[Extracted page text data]
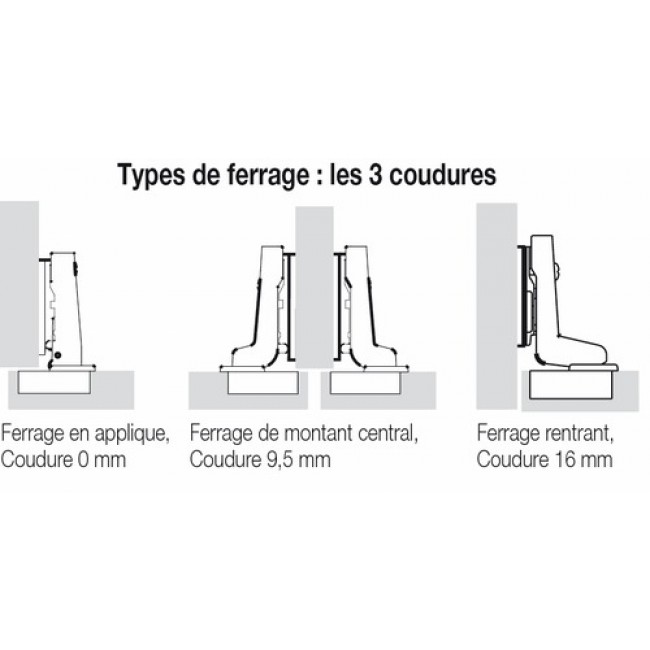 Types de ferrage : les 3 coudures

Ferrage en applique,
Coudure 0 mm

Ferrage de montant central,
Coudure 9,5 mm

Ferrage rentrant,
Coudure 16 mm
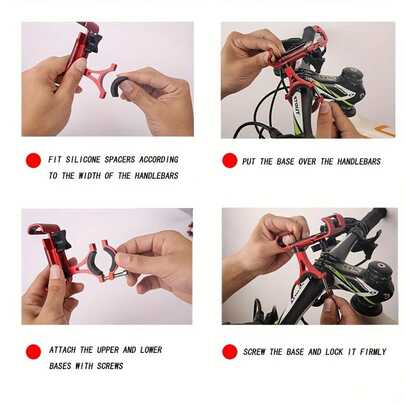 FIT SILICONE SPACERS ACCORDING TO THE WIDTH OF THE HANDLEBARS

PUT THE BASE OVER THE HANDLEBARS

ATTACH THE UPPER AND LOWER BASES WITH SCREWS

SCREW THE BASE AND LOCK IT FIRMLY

**Problem:**
The answer must be the exact lines from the line with "Coudure 16 mm" to the final line of the data, both ends included, with no pictures.

**Exercise solution:**
Coudure 16 mm
 FIT SILICONE SPACERS ACCORDING TO THE WIDTH OF THE HANDLEBARS

PUT THE BASE OVER THE HANDLEBARS

ATTACH THE UPPER AND LOWER BASES WITH SCREWS

SCREW THE BASE AND LOCK IT FIRMLY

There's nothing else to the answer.